TOPress3D: 3D topology optimization with design-dependent pressure loads in MATLAB

TL;DR

TOPress3D addresses 3D topology optimization for design-dependent pressure loads by solving a Darcy-flow–based pressure field with a drainage term and mapping it to nodal loads via a fixed transformation. It integrates a density-filtered SIMP model with MMA optimization and adjoint sensitivity, including load-sensitivity terms, to minimize compliance under a volume constraint. The work provides a compact, public MATLAB code (158 lines) organized into six parts and demonstrates four 3D load-bearing problems, validating robustness and learning utility. This code serves as an accessible educational tool that can be extended to advanced constraints and applications such as pneumatically actuated soft robots and pressure-loaded metamaterials.

Abstract

This paper introduces "\texttt{TOPress3D}," a 3D topology optimization MATLAB code for structures subjected to design-dependent pressure loads. With a primary focus on pedagogical objectives, the code provides an easy learning experience, making it a valuable tool and practical gateway for newcomers, students, and researchers towards this topic. \texttt{TOPress3D} uses Darcy's law with a drainage term to link the given pressure load to design variables that, in turn, is converted to consistent nodal loads. Optimization problems focused on compliance minimization under volume constraints with pressure loads are solved.

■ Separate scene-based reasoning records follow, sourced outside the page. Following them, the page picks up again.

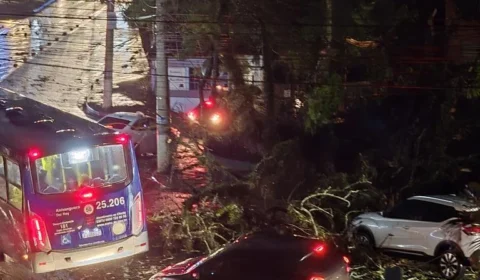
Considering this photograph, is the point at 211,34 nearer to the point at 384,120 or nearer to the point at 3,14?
the point at 384,120

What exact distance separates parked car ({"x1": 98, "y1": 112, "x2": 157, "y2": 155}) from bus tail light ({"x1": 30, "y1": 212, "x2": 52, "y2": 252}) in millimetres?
11675

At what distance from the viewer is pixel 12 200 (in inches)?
430

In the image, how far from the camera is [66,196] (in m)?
10.6

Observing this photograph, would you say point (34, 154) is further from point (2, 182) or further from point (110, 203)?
point (110, 203)

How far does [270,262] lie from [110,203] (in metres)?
3.82

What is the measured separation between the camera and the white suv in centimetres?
1114

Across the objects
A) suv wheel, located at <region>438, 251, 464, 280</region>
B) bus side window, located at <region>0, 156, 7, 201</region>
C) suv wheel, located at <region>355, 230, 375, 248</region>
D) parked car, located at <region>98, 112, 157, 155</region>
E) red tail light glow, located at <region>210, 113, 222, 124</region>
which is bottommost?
parked car, located at <region>98, 112, 157, 155</region>

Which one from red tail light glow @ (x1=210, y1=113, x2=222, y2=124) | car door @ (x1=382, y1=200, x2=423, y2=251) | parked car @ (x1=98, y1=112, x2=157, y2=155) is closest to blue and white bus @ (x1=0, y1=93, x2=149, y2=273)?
car door @ (x1=382, y1=200, x2=423, y2=251)

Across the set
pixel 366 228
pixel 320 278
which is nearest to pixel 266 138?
pixel 366 228

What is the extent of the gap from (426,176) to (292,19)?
472 centimetres

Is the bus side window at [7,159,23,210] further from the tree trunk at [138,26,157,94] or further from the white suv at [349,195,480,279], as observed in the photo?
the tree trunk at [138,26,157,94]

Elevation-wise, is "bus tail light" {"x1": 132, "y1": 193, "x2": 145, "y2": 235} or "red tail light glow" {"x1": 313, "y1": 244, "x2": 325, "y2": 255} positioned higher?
"red tail light glow" {"x1": 313, "y1": 244, "x2": 325, "y2": 255}

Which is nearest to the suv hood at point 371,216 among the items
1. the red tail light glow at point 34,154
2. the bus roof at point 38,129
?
the bus roof at point 38,129

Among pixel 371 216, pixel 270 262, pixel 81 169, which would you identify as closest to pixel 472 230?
pixel 371 216
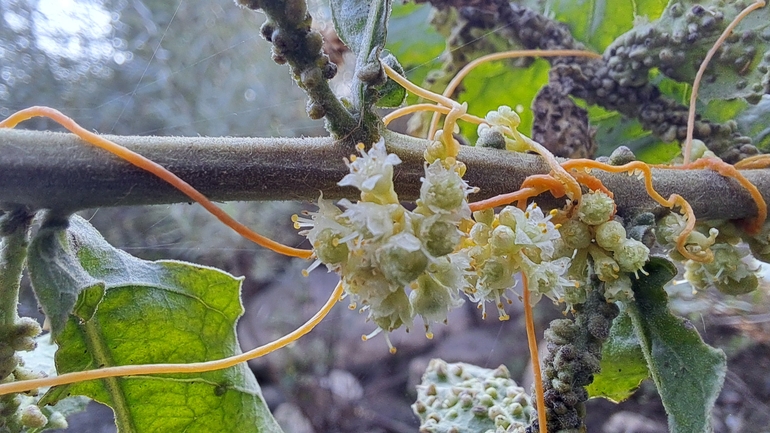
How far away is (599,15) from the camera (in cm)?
108

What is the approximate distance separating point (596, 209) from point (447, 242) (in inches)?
8.4

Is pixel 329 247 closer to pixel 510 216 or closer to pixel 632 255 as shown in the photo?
pixel 510 216

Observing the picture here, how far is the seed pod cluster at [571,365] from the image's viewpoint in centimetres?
57

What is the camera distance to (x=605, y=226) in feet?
2.01

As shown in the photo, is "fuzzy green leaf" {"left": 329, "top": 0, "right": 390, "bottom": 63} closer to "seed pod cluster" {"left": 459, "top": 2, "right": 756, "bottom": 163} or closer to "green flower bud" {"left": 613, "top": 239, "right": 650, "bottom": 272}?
"green flower bud" {"left": 613, "top": 239, "right": 650, "bottom": 272}

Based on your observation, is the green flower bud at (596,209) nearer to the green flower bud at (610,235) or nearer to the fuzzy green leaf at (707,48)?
the green flower bud at (610,235)

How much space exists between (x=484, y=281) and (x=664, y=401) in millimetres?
219

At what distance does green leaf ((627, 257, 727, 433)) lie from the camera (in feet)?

Load sensitivities arising due to design-dependent nature of the loads are evaluated using the adjoint-variable approach. The method of moving asymptotes is used to update the design variables. \texttt{TOPress3D} is constituted by six main parts. Each is described in detail. The code is also tailored to solve different problems. The robustness and success of the code are demonstrated in designing a few pressure load-bearing structures. The code is provided in Appendix~B and is available with extensions in the supplementary material and publicly at \url{https://github.com/PrabhatIn/TOPress3D}.

Figures (10)

• Figure 1: Element $i$ nomenclature. Lface, Rface, BTface, Tface, Fface and Bface represent left, right, bottom, top, front, and back faces, respectively. Herein, these faces respectively contain $\left\{1,\,2,\,5,\,6\right\}$, $\left\{3,\,4,\,7,\,8\right\}$, $\left\{1,\,2,\,3,\,4\right\}$, $\left\{5,\,6,\,7,\,8\right\}$, $\left\{2,\,3,\,6,\,7\right\}$ and $\left\{1,\,4,\,5,\,8\right\}$ nodes.
• Figure 2: Design domain for a loadbearing lid structure. Pressure load is applied on the top surface, and all its edges are fixed.
• Figure 3: Optimized pressure loadbearing lid structure in different views. The domain is parameterized using $48\times 24 \times 24$ FEs. The density value of the isosurface displayed is 0.3
• Figure 4: Convergence plot for the loadbearing lid structure
• Figure 5: Design domain for an externally pressurized structure. The pressure load is applied on the top surface. The bottom, front and back faces get zero pressure loading. The left and right edges of the bottom face are fixed. The left and right faces slid in the vertical direction.